The Inter-Faith Food Shuttle and Alliance Medical Ministry share a special bond of a long partnership and a shared mission of looking comprehensively at a problem and determining holistic solutions. For the Food Shuttle, it’s hunger relief; for Alliance Medical Ministry, it’s healthcare. And as we all know, those often go hand in hand.
The partnership between the Food Shuttle and Alliance Medical Ministry started roughly eight years ago when the Food Shuttle helped implement Alliance’s very first community garden at their facilities on the corner of Donald Ross Drive and New Bern Ave.
Alliance is a primary care clinic serving uninsured working adults, filling the gap between those on Medicaid or Medicare and those with insurance. They take it further than just primary care visits, providing specialist services, prescription benefits, mental health care, and holistic care through health and wellness programing… taking an interventionist approach to improving their patients’ health and well-being.
Alliance’s community garden and Seed to Supper classes, taught in conjunction with the Food Shuttle are just a few of the ways they do this.
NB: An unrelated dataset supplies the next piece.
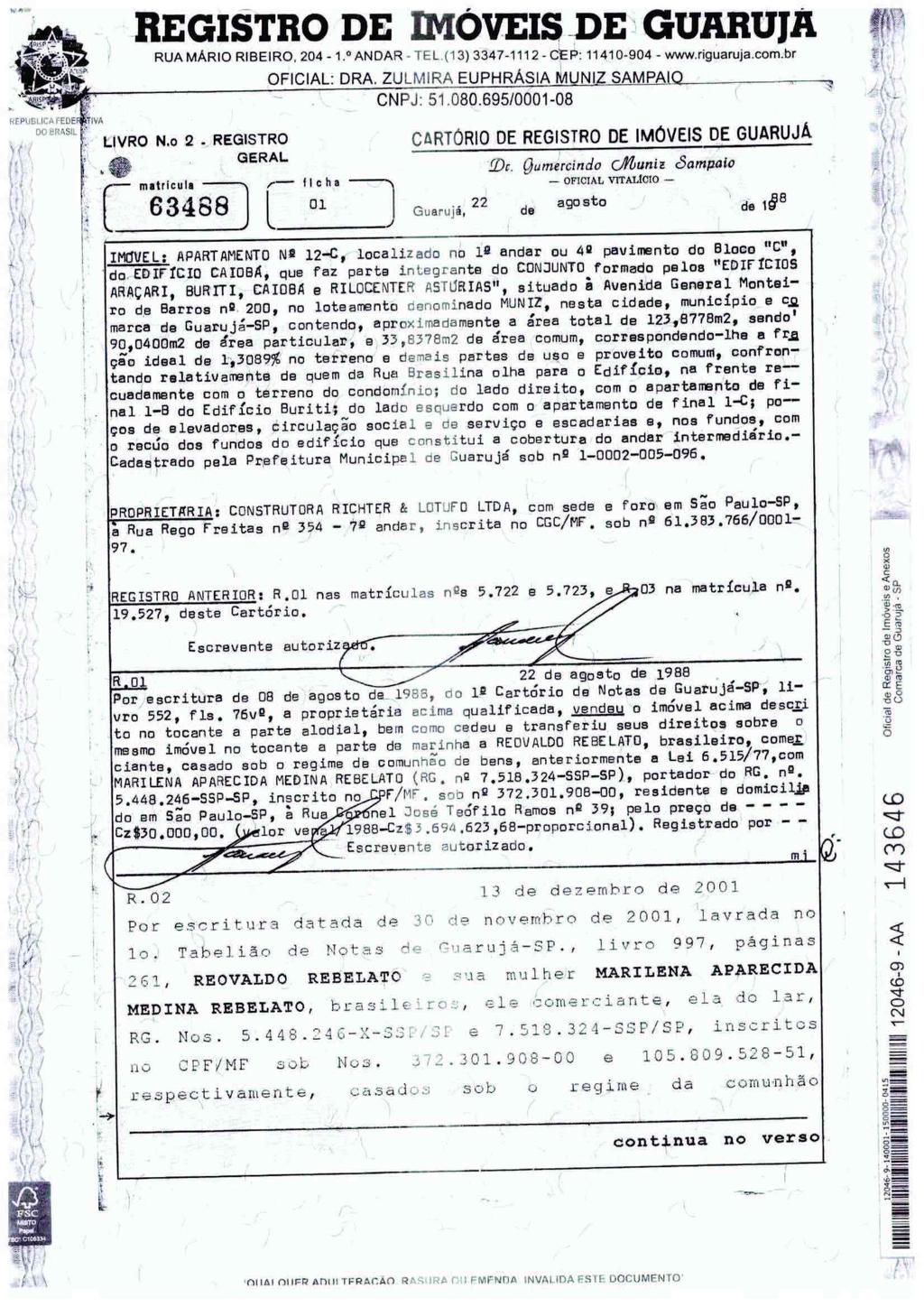 fls. 59 Este documento é cópia do original, assinado digitalmente por LUIS PAULO PERCHIAVALLI DA ROCHA FROTA BRAGA e Tribunal de Justica do Estado de Sao Paulo, protocolado em 27/03/2017 às 11:22,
“Gardening is a tremendous crux of exercise, mental health and nutrition. You’re getting outside, you’re moving more, you’re getting more sunlight. The class portion of it gives participants a sense of excitement around what they are eating and growing” says Jesse Crouch, garden and wellness program director.
Alliance’s Seed to Supper is now taught two times each spring to both Alliance patients and community members. It’s a five-week beginners gardening course, teaching individuals how to grow their own fruits and vegetables, build backyard gardens, and sustain their harvest. The most recent class started the first week in April and is the first taught completely in Spanish.
“It provides a sense of community between patients. It’s easy to go into the doctors office and hear you need to cut down on salt or eat more vegetables but it becomes hard when you go home and you don’t have people with you in that dietary mission.” says Jesse. “With our classes and garden, patients now have a community to go on that journey with them.”
The food harvested from the garden is used in these classes, given to community gardeners and given out in Alliance’s clinic to patients.
Jesse has been with Alliance Medical Ministry for almost two years, and previously was an incubator farmer on the Food Shuttle Farm. He runs the garden, coordinates yoga and Zumba classes and teaches Cooking Matters curriculum to patients, also in partnership with the Food Shuttle’s Community Health Education.
The partnership between Alliance Medical Ministry and the Inter-Faith Food Shuttle is really what the Feed. Teach. Grow mission is all about. It takes all types of services, partnerships and people to better a community – and Alliance is doing just that.